A Great look into Suleiman The Magnificent & the Ottoman Empire

I liked the detailed information regarding the Sultan’s diary. However, I felt like there are some discrepancies from what I’ve researched over my years in studying Suleiman & The Ottomans. His wife, Hurrem- Roxelana- had another son before selim II. HE died around age 20 in Manisa- after Şehzade Mustafa had already ruled that Sanjak (province). mustafa’s mother OUTLIVED everyone... proven by the payments that Selim II gave to her after he became Sultan. While she was called Gülbahar- she was known as Mahidevren.
The details of the campaigns were very important & intriguing. I do think the Battle Of Mojacs could have been shown as one of the quickest & most decisive victories in this story. Instead, it seems like the author was set on proving Suleiman as a man who wasn’t a warrior. 13 campaigns ... equivalent to about 10 yrs in the saddle of his 46 yr reign says A LOT about how strong he truly was! I believe he was a man of contradictions... strong yet loving. Could overlook some things but read too much into one’s actions or inactions.
He was ahead of his time in the belief of variety making an empire /country great. Shown through his lesson to Rustem Pasha - A gardening table filled with flowers of all types & colors. Then, when the varied types-colors taken away & only ONE color of flowers remained he asked Rustem which was better ?
I’ve travelled to Istanbul & seen the magnificent Sulleymane Mosque, courtyard & Turbe (mausoleums Of Suleiman & Hurrem). I’m a Christian & from America but have been captivated by the city on the Bosphorus.... it’s also a place of contradictions-just like Suleiman. East meets west. New & old.
Suleiman’s mosque is breathtaking! I must say it’s more so than the Blue mosque built ~50 yrs later. However, nothing can compare to the Hagia Sophia (Aya Sofia- Church Of Divine Wisdom- Not translated as Saint Sophia)

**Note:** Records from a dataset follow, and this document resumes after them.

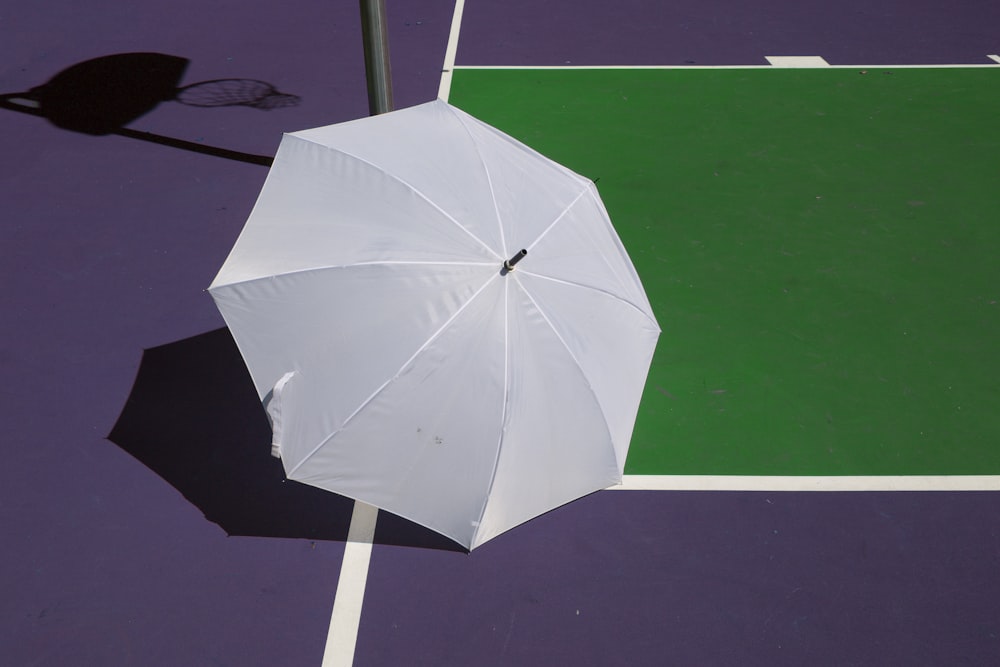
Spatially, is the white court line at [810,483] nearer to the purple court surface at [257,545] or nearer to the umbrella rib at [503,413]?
the purple court surface at [257,545]

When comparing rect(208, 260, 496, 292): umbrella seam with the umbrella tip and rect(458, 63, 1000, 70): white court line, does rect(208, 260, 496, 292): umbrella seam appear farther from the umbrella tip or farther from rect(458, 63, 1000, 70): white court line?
rect(458, 63, 1000, 70): white court line

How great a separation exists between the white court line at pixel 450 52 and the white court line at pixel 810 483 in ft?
17.8

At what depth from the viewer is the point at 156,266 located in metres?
6.98

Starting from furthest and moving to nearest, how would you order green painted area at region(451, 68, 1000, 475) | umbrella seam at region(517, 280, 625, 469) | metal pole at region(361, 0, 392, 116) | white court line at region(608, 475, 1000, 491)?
metal pole at region(361, 0, 392, 116) → green painted area at region(451, 68, 1000, 475) → white court line at region(608, 475, 1000, 491) → umbrella seam at region(517, 280, 625, 469)

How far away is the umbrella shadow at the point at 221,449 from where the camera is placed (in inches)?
206

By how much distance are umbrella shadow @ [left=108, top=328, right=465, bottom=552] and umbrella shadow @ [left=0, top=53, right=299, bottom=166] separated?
2.95 metres

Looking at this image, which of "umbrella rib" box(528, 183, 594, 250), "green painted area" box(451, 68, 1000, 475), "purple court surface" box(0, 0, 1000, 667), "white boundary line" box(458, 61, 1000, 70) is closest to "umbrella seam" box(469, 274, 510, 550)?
"umbrella rib" box(528, 183, 594, 250)

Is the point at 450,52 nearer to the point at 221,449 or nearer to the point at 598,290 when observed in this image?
the point at 221,449

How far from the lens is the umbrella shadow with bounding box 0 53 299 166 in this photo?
8633mm

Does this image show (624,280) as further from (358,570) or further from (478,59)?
(478,59)

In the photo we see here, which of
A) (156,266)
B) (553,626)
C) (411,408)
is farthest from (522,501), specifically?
(156,266)

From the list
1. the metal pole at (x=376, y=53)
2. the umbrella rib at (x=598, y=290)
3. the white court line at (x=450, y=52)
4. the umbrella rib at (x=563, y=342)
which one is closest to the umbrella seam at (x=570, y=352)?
the umbrella rib at (x=563, y=342)

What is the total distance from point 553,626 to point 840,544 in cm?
194

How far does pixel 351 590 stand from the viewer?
4930mm
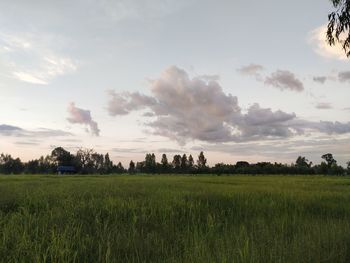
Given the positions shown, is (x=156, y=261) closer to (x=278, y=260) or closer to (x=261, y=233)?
(x=278, y=260)

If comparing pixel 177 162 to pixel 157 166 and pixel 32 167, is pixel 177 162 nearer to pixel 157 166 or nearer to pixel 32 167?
pixel 157 166

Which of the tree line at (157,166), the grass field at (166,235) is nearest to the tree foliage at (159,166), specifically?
the tree line at (157,166)

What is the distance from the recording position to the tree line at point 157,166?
367ft

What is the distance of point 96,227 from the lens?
7.42m

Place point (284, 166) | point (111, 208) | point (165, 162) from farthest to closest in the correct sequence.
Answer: point (165, 162) < point (284, 166) < point (111, 208)

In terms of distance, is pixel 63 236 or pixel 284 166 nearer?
pixel 63 236

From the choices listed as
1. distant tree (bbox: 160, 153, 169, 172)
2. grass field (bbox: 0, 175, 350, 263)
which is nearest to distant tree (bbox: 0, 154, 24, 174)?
distant tree (bbox: 160, 153, 169, 172)

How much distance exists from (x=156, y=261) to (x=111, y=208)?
4.00m

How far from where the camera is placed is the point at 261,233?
7285mm

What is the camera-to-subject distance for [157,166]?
137375 millimetres

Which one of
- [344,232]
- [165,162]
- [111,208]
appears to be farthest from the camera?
[165,162]

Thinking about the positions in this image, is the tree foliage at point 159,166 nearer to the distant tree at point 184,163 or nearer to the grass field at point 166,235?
the distant tree at point 184,163

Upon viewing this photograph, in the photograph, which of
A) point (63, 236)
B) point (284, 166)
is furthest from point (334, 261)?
point (284, 166)

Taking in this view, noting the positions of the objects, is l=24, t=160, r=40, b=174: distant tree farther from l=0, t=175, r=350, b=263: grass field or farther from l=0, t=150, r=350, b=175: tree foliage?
l=0, t=175, r=350, b=263: grass field
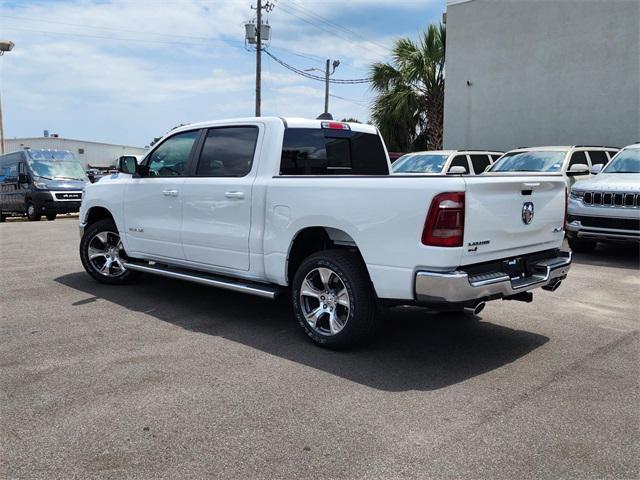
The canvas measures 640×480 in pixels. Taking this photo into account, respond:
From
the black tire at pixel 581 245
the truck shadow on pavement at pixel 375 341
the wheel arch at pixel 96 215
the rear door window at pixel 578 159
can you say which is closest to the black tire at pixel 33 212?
the wheel arch at pixel 96 215

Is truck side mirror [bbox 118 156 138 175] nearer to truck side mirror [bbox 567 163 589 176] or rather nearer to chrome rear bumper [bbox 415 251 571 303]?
chrome rear bumper [bbox 415 251 571 303]

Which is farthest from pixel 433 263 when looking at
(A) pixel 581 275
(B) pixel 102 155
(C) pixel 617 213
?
(B) pixel 102 155

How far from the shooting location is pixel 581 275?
7.94 m

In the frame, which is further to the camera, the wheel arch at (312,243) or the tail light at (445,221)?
the wheel arch at (312,243)

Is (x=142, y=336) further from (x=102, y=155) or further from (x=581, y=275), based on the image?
(x=102, y=155)

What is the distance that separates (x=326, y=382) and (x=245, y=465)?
46.6 inches

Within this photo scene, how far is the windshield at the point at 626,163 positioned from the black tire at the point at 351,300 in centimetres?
719

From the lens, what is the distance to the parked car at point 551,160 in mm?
10930

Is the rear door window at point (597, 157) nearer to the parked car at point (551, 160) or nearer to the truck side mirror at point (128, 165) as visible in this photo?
the parked car at point (551, 160)

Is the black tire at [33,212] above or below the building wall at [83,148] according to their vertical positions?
below

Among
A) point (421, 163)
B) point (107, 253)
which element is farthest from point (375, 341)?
point (421, 163)

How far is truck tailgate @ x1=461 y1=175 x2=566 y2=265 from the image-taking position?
405 centimetres

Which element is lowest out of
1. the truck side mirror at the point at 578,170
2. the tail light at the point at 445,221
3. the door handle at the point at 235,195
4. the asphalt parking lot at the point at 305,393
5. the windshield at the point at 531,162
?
the asphalt parking lot at the point at 305,393

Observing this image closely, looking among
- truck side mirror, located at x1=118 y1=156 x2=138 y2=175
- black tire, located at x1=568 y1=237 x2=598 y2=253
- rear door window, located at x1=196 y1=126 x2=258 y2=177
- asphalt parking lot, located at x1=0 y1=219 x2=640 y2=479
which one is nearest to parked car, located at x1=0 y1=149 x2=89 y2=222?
truck side mirror, located at x1=118 y1=156 x2=138 y2=175
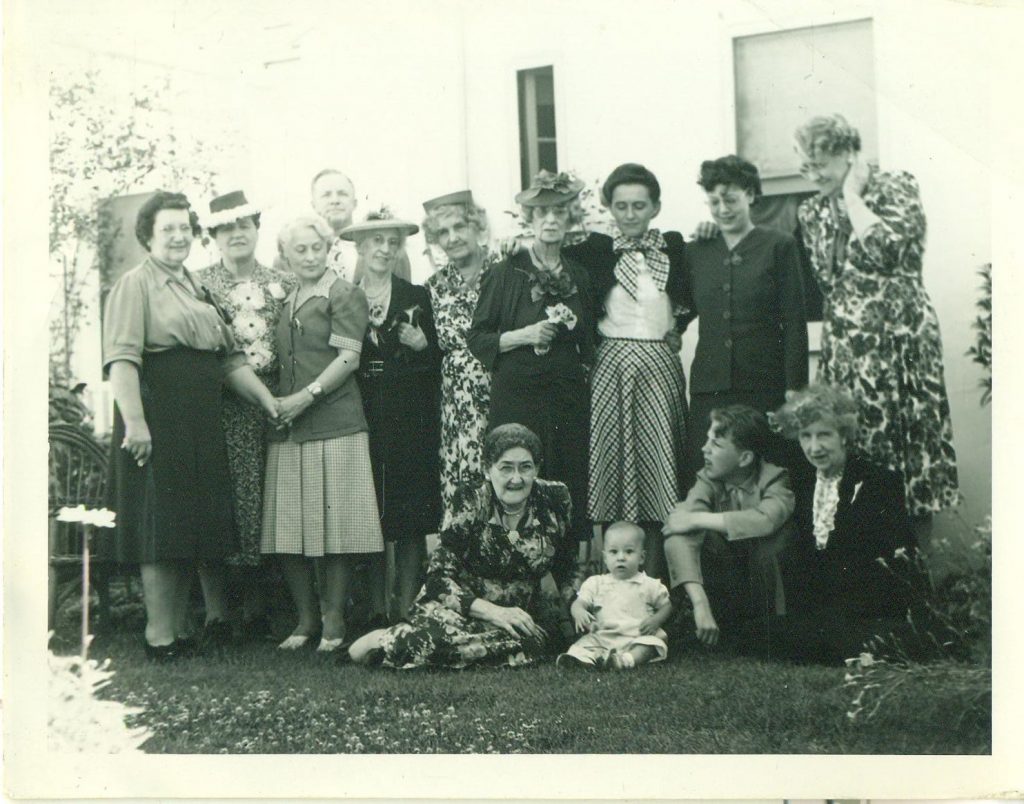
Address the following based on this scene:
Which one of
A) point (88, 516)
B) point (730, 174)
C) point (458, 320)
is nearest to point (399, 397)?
point (458, 320)

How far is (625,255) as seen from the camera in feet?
18.5

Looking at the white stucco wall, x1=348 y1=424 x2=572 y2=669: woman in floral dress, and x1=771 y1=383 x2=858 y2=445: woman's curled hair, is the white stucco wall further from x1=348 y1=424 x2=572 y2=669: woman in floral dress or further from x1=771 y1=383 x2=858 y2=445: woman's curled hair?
x1=348 y1=424 x2=572 y2=669: woman in floral dress

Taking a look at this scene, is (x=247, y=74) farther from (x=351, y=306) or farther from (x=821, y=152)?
(x=821, y=152)

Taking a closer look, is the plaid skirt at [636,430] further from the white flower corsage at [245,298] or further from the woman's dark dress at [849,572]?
the white flower corsage at [245,298]

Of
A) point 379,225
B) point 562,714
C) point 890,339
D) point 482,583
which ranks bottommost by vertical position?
point 562,714

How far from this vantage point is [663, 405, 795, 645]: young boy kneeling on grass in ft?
17.6

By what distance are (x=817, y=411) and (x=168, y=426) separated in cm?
264

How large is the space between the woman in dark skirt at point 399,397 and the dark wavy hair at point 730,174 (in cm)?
124

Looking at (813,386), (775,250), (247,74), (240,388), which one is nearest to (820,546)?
(813,386)

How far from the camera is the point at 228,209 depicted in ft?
19.1

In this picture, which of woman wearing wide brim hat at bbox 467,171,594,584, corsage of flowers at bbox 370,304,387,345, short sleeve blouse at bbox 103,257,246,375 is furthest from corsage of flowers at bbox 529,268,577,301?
short sleeve blouse at bbox 103,257,246,375

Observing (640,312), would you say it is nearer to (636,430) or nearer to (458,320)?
(636,430)

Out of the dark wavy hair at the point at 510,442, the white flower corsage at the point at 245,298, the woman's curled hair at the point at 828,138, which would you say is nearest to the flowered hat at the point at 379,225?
the white flower corsage at the point at 245,298

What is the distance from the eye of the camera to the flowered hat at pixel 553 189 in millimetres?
5645
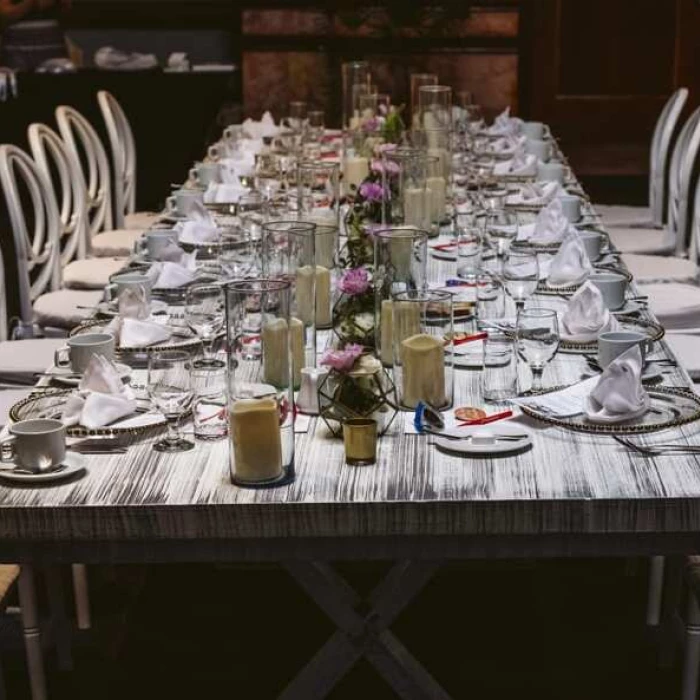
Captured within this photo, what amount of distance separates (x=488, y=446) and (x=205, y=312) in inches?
33.7

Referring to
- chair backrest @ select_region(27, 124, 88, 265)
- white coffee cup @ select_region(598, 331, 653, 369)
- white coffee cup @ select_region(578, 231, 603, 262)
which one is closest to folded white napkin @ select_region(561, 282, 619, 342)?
white coffee cup @ select_region(598, 331, 653, 369)

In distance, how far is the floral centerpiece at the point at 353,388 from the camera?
89.4 inches

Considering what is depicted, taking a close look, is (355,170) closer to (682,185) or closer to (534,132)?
(682,185)

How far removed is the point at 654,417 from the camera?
91.2 inches

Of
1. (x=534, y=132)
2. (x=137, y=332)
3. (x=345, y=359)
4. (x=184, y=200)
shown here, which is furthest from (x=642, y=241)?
(x=345, y=359)

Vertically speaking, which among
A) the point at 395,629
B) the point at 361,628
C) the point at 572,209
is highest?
the point at 572,209

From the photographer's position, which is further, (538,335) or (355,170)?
(355,170)

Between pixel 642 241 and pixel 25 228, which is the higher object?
pixel 25 228

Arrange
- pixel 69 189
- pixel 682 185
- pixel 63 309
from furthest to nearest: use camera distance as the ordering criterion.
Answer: pixel 682 185
pixel 69 189
pixel 63 309

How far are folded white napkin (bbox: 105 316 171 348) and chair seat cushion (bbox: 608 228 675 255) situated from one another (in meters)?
2.63

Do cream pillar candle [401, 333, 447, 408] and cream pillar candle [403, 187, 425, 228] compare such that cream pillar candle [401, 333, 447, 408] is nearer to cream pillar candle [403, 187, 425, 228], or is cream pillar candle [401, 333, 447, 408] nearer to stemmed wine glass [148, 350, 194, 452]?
stemmed wine glass [148, 350, 194, 452]

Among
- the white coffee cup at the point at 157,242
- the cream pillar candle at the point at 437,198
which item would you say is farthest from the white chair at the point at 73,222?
the cream pillar candle at the point at 437,198

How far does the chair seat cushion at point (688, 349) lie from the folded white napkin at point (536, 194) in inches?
29.4

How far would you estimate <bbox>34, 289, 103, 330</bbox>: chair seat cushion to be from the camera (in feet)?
13.9
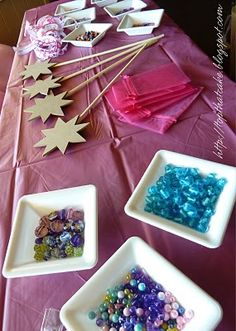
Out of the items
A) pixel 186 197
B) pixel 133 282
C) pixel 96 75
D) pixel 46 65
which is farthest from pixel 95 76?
pixel 133 282

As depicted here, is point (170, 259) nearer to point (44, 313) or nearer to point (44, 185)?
point (44, 313)

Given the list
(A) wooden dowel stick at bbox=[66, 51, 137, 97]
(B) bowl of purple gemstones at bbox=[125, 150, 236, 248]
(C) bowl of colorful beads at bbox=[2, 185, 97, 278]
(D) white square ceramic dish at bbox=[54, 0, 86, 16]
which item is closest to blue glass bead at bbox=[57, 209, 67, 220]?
(C) bowl of colorful beads at bbox=[2, 185, 97, 278]

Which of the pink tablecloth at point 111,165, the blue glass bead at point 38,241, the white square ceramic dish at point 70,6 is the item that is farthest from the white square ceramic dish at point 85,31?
the blue glass bead at point 38,241

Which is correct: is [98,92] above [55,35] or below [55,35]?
below

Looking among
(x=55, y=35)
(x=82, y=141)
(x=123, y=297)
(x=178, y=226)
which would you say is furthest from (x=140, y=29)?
(x=123, y=297)

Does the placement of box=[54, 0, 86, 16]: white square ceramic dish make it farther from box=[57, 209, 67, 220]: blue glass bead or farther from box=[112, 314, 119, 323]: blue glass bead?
box=[112, 314, 119, 323]: blue glass bead

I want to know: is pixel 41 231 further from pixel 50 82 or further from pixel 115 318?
pixel 50 82

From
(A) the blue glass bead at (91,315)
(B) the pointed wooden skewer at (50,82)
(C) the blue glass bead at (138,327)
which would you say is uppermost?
(B) the pointed wooden skewer at (50,82)

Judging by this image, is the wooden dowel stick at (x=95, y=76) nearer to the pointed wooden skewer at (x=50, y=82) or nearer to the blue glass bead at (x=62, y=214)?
the pointed wooden skewer at (x=50, y=82)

I think a reading of one of Suleiman’s surviving love poems would’ve added to the weight of his love for her. “Throne of my lonely niche... It’s why he couldn’t see her scheming. Although, I don’t blame her for planning & trying to protect her sons Bc the Ottoman law of fratricide was expected at that time. The idea that it would prevent civil wars / throne fighting holds some weight of you compare what happened in other kingdoms (case in point... the war of the roses in England before the House of Tudor was established that lasted many years and thousands upon thousands died).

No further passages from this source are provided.